Por otra parte las huellas del mar altiplánico permanecen todavía a lo largo de los cerros y colinas que rodean el salar, los arrecifes y rocas dolomitas de calcio y fósiles llamados estromatolitos marinos, como dicen los geólogos, es el “producto de colonias de microorganismos unicelulares denominados cianobacterias, o algas verdeazuladas, [.... ] estas formaciones rocosas son el resultado del depósito de las secreciones calcáreas de millones de bacterias, durante millones de años [....] los estromatolitos albergan comunidades formadas por una gran diversidad de bacterias“ [..... ] estas son conchas y costras. El gran lago por ahora reducido en un inmenso salar, todavía conserva manantiales activos de agua cristalina, salmuera pura, sistema de autoalimentación permanente.

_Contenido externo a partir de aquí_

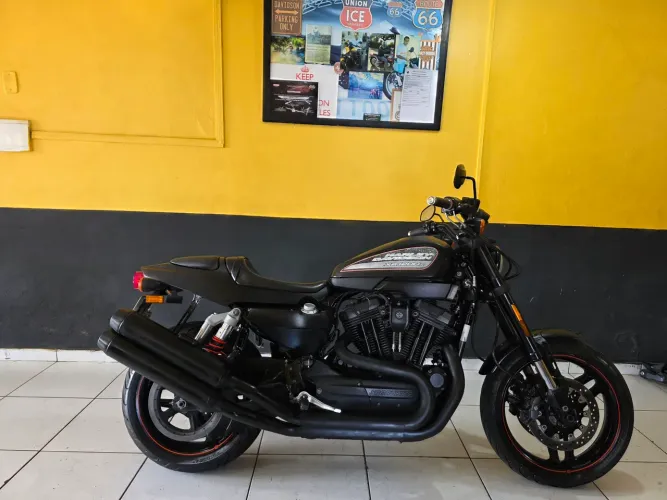 HARLEY DAVIDSON XR1200 X SPORTSTER, 2012/2012 ( 26 mil kms rodados).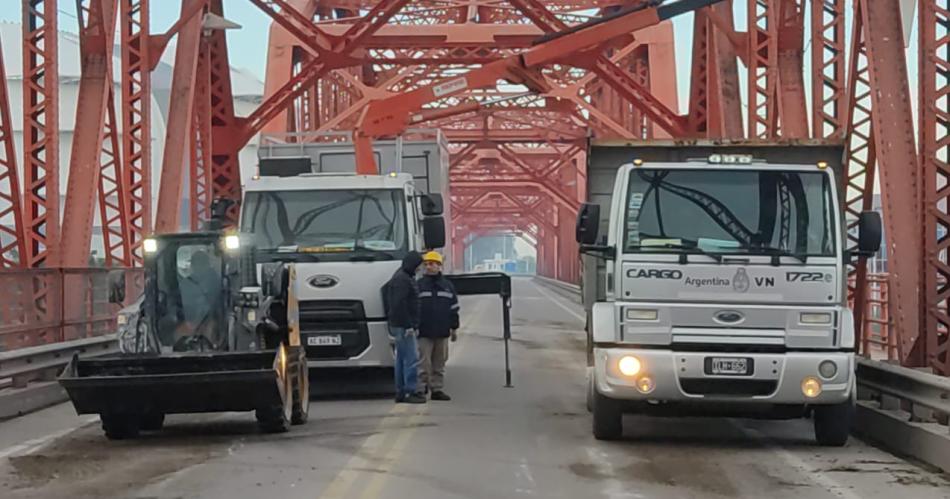 Informan sobre corte en el Carretero para el viernes 7 de junio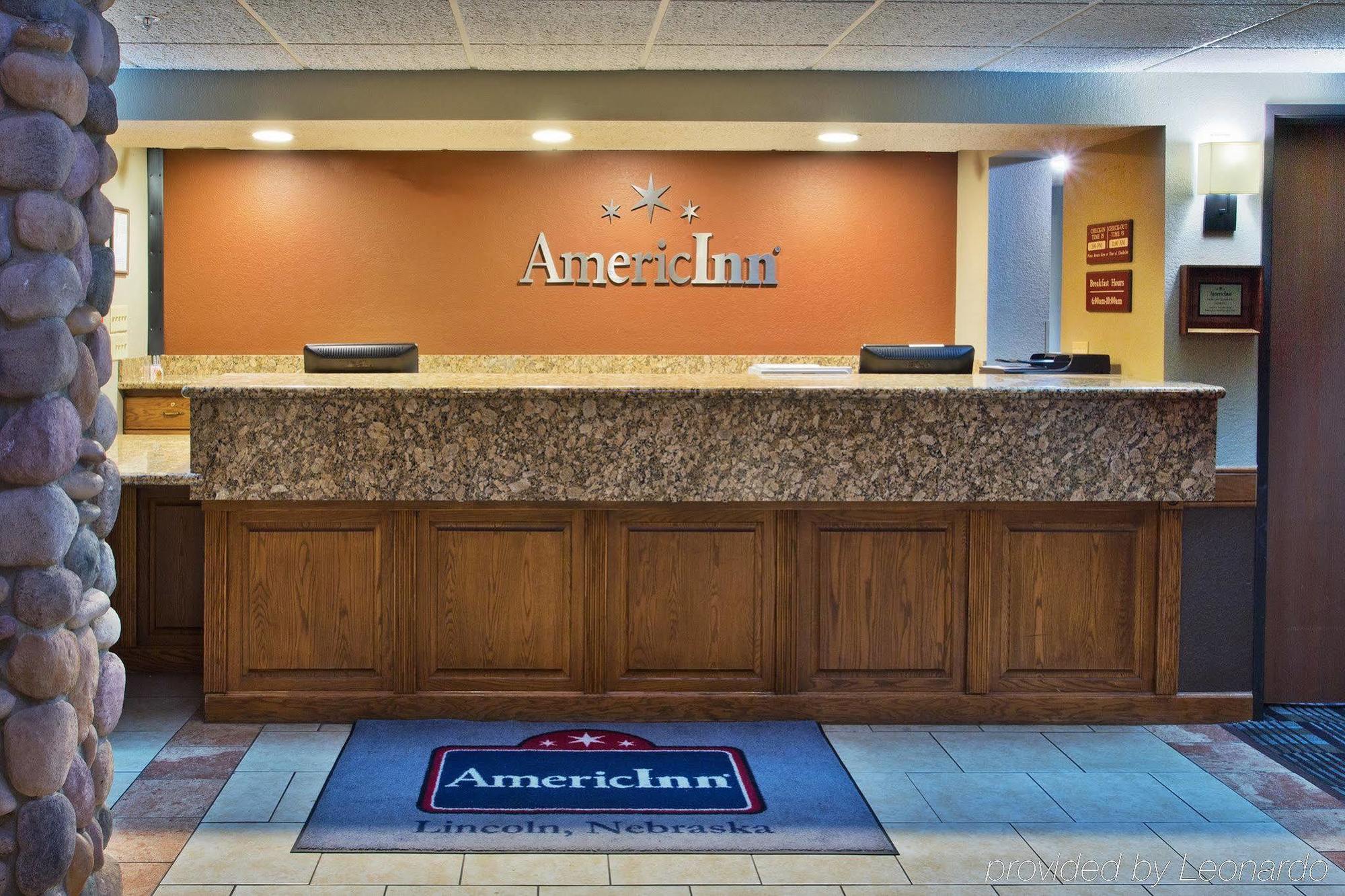 Americinn By Wyndham Lincoln North Eksteriør billede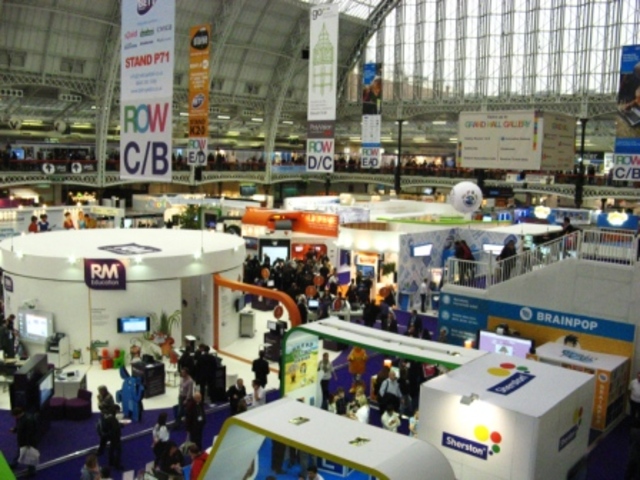 Канянина Т.И. и Круподерова Е.П. награждены поездкой  на международную выставку BETT  в Лондоне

En la actualidad el Salar de Uyuni, es Cachipampa, cuna de la esperanza, “la perla (blanca) de los andes“ cuya extensión abarca 12.000 km2, rico en bórax, litio, potasio y berilio. El futuro inmediato se avizora y premia grandes promesas, fuentes de trabajo para el público andino. Decidirán y volcarán todo su empeño para la industrialización en colaboración con los inversores extranjeros, para el beneficio de los dueños de casa, en primer lugar y luego para los demás interesados.